The event, which is free and open to the public, begins at 7:00 p.m. in the Toyota Auditorium at the Howard H. Baker Jr. Center for Public Policy. Bogart will sign copies of his book following his presentation.
From 1990 to 2002, Bogart was on the faculty of the Weatherhead School of Management at Case Western Reserve University. While at CWRU, he served as chair of the department of economics and as a research associate of the Center for Regional Economic Issues.
A recipient of multiple teaching awards, Bogart was selected by the undergraduate students of CWRU to receive the Carl F. Wittke Award for distinguished undergraduate teaching and the undergraduate teaching excellence award for humanities and social sciences. He was also selected by the students of the Mandel Center for Nonprofit Organizations to receive the first faculty member of the year award in 1994. Bogart was the recipient of the Weatherhead undergraduate teaching award multiple times.
Bogart has taught undergraduate courses in urban economics, public finance, real estate finance, the economics of state and local governments, principles of microeconomics, and economic perspectives, and graduate courses on the economics of nonprofit organizations, economics for management, and value creation through real estate.

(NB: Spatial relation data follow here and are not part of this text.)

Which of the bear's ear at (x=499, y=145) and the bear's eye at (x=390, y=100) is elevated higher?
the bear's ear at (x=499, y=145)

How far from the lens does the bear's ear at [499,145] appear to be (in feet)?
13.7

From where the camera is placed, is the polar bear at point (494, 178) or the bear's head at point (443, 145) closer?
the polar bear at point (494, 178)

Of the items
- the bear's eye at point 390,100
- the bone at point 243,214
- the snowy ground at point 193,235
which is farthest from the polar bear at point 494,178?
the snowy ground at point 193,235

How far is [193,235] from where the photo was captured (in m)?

Bogart’s research interests include state and local government tax and spending decisions, local government economic development and land-use policy, and the effects of school redistricting on real estate markets. He has served as an expert in court cases involving the effects of environmental damage on property values and on the impact of a professional football team leaving a city before the end of its lease.
“The Economics of Cities and Suburbs,” his textbook for the urban economics course, and “Don’t Call It Sprawl: Metropolitan Structure in the Twenty-first Century” were published in 1998 and 2006, respectively. His latest book is in the publication process.
Bogart received a bachelor’s degree in economics and mathematical sciences from Rice University and a master’s degree and doctorate in economics from Princeton University, where his work was recognized with the Outstanding Dissertation Award from the National Tax Association. He most recently completed studies at the Graduate School of Education at Harvard University in the summer of 2010.